Welcome! I am an Assistant Professor at the School of Information and Library Science, University of North Carolina at Chapel Hill.
I received my PhD degree in Computer Science and Engineering from University of Michigan.
I received my undergraduate and master's degrees from Shanghai Jiao Tong University and a master's degree from Georgia Institute of Technology.
I am broadly interested in text data mining, machine learning, information retrieval, and health informatics.

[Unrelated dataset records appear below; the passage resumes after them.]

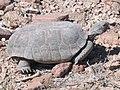 Mojave Desert Tortoise (Gopherus agassizii) (6012501624).jpg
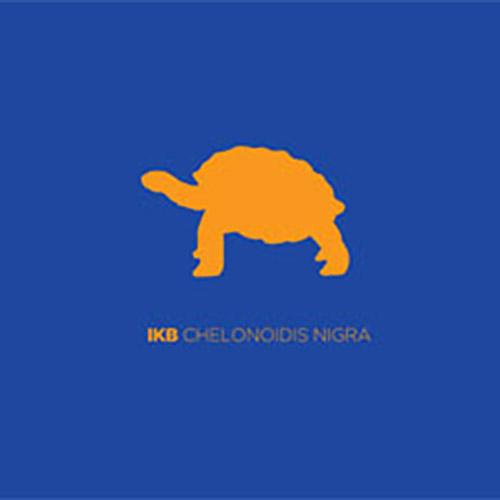 IKB: Chelonoidis Nigra (Creative Sources)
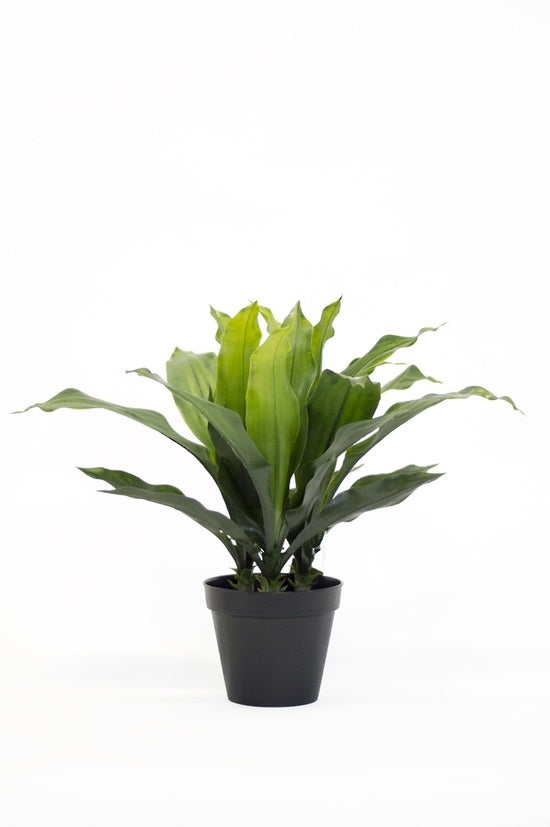 Potted Dracena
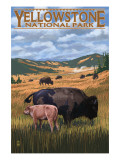 Bison and Calf Grazing - Yellowstone National Park Poster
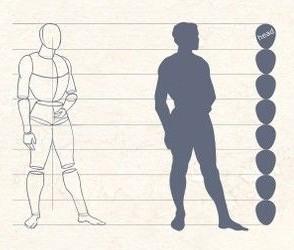 Длина головы примерно равна одной восьмой от роста человека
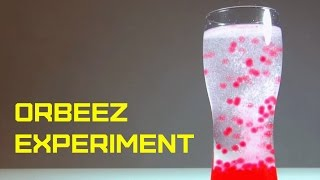 Download ORBEEZ water beads HYDROGEL - Experiments with Polymer water color balls Video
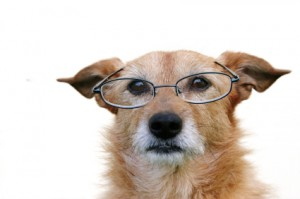 Teach old dogs new tricks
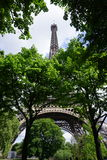 The Eiffel Tower with trees. The Eiffel Tower partly hidden by trees Royalty Free Stock Photo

Discovering reliable knowledge and new insights from massive data sets requires significant human efforts. My research develops principled interactive and interpretable machine learning algorithms to minimize data scientists' efforts in producing high-quality results. These algorithms have been applied to a wide range of data mining tasks, including high-recall information retrieval, computer-assisted content analysis, clinical natural language processing, and aggregated web search.
I am recently interested in user-centered interpretable machine learning. These include designing inherently interpretable models, evaluating explanations of machine predictions through crowdsourced user experiments, understanding the effects of these explanations through in-lab user studies, and studying cases where ML explanations are syntactically simple yet semantically counterintuitive.
Can Machine Learning Improve Air Quality?, UNC SILS, 2024
A research collaboration between the U.S. Environmental Protection Agency and UNC Chapel Hill on machine-assisted literature screening has become official!